┌──

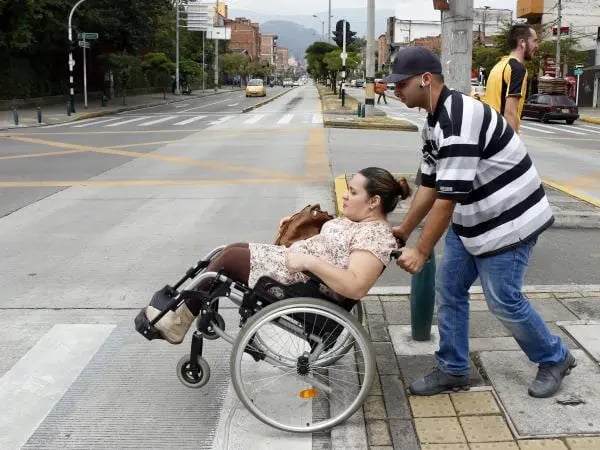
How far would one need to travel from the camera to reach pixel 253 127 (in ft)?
77.0

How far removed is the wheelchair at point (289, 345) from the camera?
124 inches

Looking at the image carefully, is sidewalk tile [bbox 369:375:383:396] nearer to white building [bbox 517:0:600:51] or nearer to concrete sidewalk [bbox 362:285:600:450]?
concrete sidewalk [bbox 362:285:600:450]

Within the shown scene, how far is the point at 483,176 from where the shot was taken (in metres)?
3.17

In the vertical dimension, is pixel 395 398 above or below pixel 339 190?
below

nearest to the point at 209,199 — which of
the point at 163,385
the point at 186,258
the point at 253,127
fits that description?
the point at 186,258

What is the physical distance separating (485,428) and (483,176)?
1.18 meters

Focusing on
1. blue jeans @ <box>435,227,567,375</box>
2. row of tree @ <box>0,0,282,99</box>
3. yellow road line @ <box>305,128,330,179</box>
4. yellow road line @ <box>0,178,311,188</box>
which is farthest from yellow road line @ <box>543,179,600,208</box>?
row of tree @ <box>0,0,282,99</box>

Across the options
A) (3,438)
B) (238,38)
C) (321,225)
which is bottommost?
(3,438)

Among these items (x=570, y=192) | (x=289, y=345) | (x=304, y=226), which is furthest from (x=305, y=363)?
(x=570, y=192)

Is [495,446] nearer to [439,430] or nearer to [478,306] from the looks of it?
[439,430]

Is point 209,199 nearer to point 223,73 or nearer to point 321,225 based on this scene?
point 321,225

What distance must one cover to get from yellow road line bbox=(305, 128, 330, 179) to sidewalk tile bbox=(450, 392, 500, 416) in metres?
8.36

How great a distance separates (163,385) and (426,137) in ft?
6.49

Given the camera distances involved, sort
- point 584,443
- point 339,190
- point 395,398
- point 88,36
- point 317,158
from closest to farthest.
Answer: point 584,443 < point 395,398 < point 339,190 < point 317,158 < point 88,36
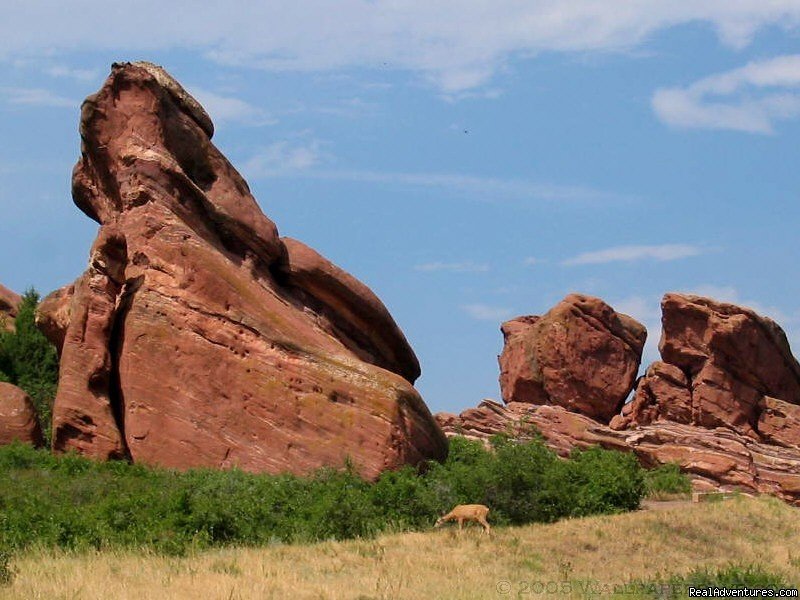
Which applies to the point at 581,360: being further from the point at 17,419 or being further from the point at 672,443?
the point at 17,419

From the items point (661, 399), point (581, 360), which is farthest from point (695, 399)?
point (581, 360)

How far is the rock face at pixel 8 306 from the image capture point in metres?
49.1

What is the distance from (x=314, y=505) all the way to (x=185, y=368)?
5474 mm

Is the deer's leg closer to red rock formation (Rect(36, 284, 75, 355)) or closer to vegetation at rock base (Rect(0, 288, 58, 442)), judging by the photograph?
red rock formation (Rect(36, 284, 75, 355))

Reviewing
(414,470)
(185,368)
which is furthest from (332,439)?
(185,368)

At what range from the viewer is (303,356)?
2591cm

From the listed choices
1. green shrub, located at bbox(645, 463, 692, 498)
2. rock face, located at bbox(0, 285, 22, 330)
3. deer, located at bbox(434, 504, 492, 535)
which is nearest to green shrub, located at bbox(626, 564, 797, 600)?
deer, located at bbox(434, 504, 492, 535)

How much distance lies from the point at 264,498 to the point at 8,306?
104 ft

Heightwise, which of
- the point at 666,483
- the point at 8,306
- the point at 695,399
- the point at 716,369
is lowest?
the point at 666,483

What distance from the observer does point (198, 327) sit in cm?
2627

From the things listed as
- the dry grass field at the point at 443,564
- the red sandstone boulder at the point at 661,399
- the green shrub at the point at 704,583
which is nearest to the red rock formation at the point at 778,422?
the red sandstone boulder at the point at 661,399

└──

> EXERCISE DETAILS: Reproduce the records verbatim for the stretch from their start through the line containing "1.18 meters", omitting the pictures.

> THE OUTPUT:
How far would one need to travel from the camera to reach pixel 253 127 (in ft)?
77.0

How far removed is the wheelchair at point (289, 345) from the camera?
124 inches

Looking at the image carefully, is sidewalk tile [bbox 369:375:383:396] nearer to white building [bbox 517:0:600:51] or nearer to concrete sidewalk [bbox 362:285:600:450]?
concrete sidewalk [bbox 362:285:600:450]

Within the shown scene, how far is the point at 483,176 from where the shot was taken (in metres)?
3.17

In the vertical dimension, is pixel 395 398 above or below pixel 339 190?
below

nearest to the point at 209,199 — which of
the point at 163,385
the point at 186,258
the point at 253,127
fits that description?
the point at 186,258

What is the physical distance separating (485,428) and (483,176)?
1.18 meters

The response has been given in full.